Re: Hard-limits for kern.maxproc
Re: Hard-limits for kern.maxproc
- Subject: Re: Hard-limits for kern.maxproc
- From: Andrew Gallatin <email@hidden>
- Date: Fri, 06 Feb 2009 14:50:08 -0500
Steve Checkoway wrote:
>
> On Feb 6, 2009, at 5:18 AM, Andrew Gallatin wrote:
>
>> Nathan wrote:
>>
>> > emails a really large file to their entire department. I'll hit the
>> > arbitrary process limit long before my hardware suffers. But if I do,
>> > I'll recompile the kernel with higher limits and the machine will keep
>> > on chugging. Sounds like software design issue to me.
>>
>> As people have tried to explain, there are good reasons why the limits
>> are set the way they are. Remember, with a 32-bit kernel, even if
>> you've got 8GB of RAM, the kernel itself can only use less than 4GB of
>> RAM for its own data structure (for example, trivial things like the
>> process table :) So if you increase the process limits, you run a real
>> risk of running the kernel out of memory and/or kernel virtual address
>> space, leading to system crashes or hangs.
>
> I'm not a kernel developer so maybe this is naive, but if running out of
> memory is the issue, then shouldn't the limit be based on how much
> physical memory there as as opposed to a fixed limit? It seems like this
When a 4GB address space is the problem, it actually gets *WORSE* as
you increase the amount of physical RAM. The more RAM you have, the
bigger the page tables and associated housekeeping data structures you
need to have, and the less space you have available for everything
else.
> number could be dynamic too, when the system is running low on memory,
> start returning EAGAIN to fork() calls.
What about kernel call chains that need to succeed? (like allocating
data structures required for disk writes, which in turn are required
to page something out and free memory).
> As a side note, does the kernel not page out its own memory?
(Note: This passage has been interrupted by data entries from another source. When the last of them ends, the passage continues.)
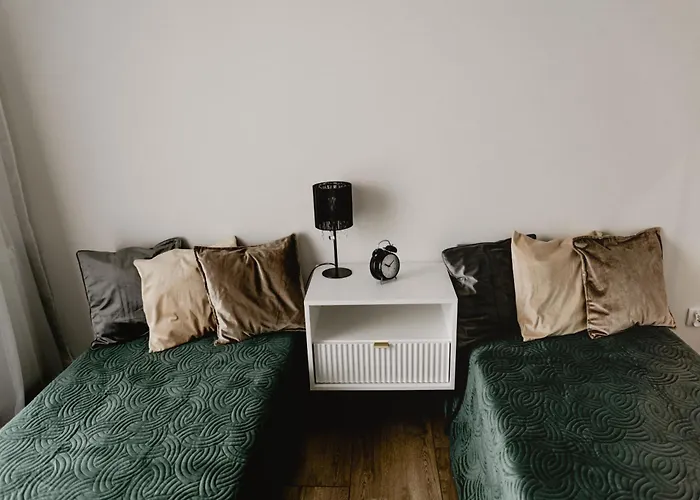 Apartament 1 Rozmarynowa 2 Residence Opole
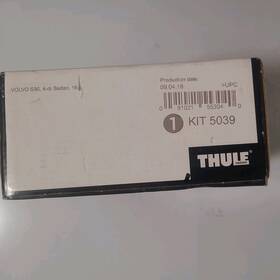 145039 Thule 091021553040 Kit 5039 Fit New Sealed -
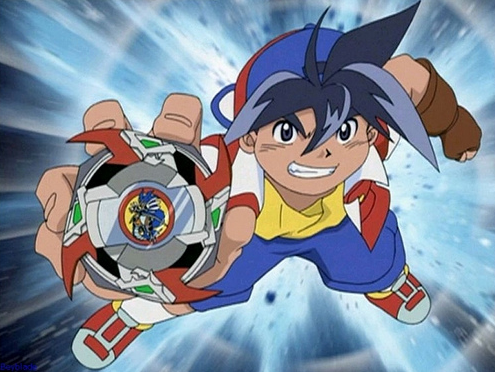 Foco Cinefilo Paramount Confirma Pelicula Sobre El Anime Beyblade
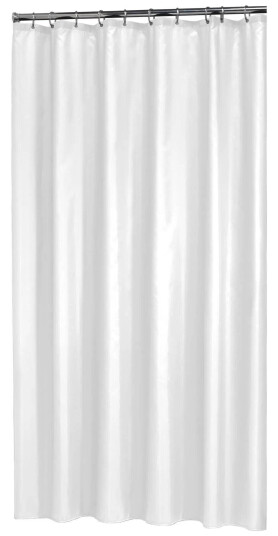 Sealskin Dusjforheng Madeira 120 cm hvit 238501110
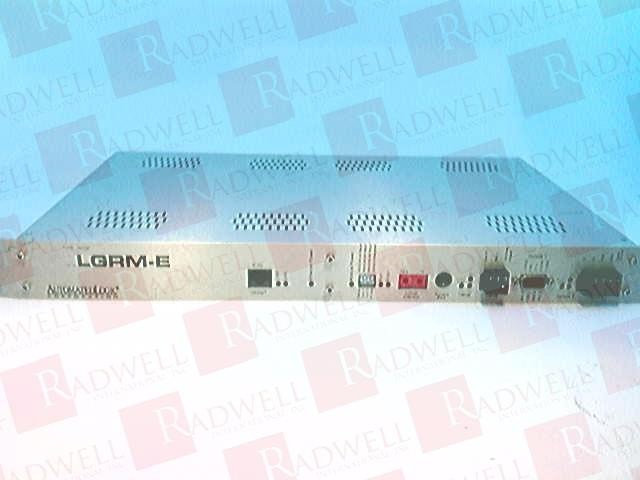 AUTOMATED LOGIC LGRM-E / LGRME (USED)-image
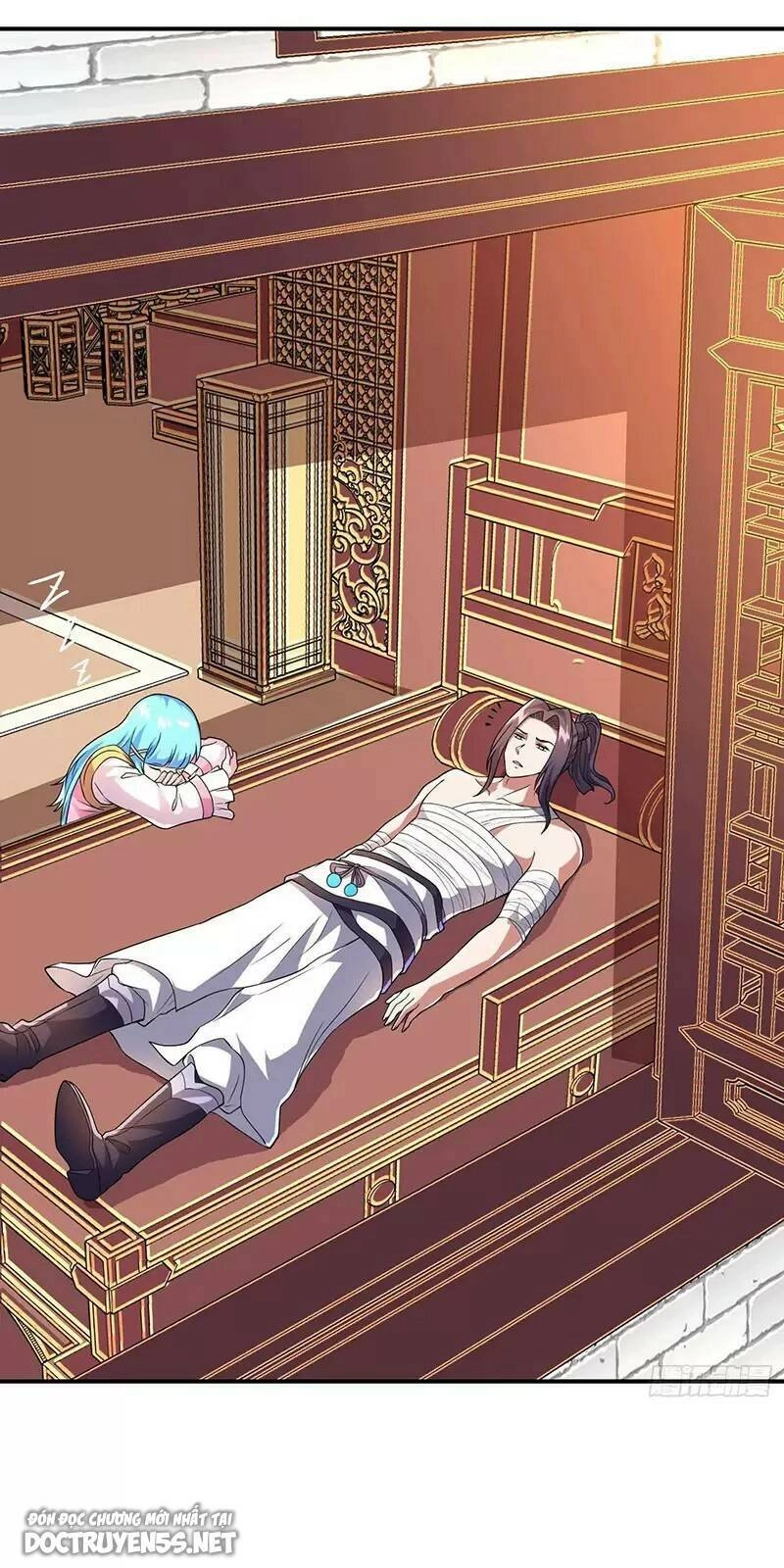 Đệ Nhất Ở Rể Chapter 185 - 3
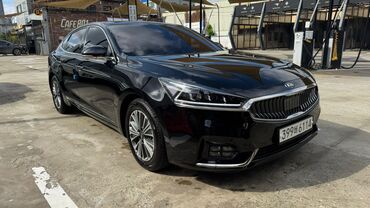 квадроцикл с прицепом: Kia K7: 2018 г., 2.4 л, Автомат, Гибрид, Седан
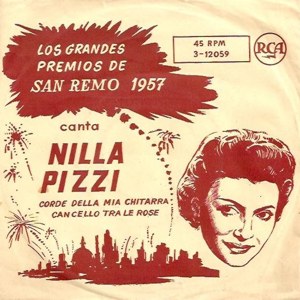 Pizzi, Nilla - RCA 3-12059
It seems
> like it should have access to more space using the same mechanism, as
> long as it is careful about which data is truly on disk and which is in
> memory.
Mostly not. Paging kernel memory is a nightmare. I cannot think of
any OS which actually does that off the top of my head, except maybe
AIX. I know that certain kernel-resident portions of processes were
pagable in FreeBSD a long time ago, and it caused quite a few
problems.
The best way to "fix" these scaling issues is to move to a 64-bit
kernel, which Apple is finally doing.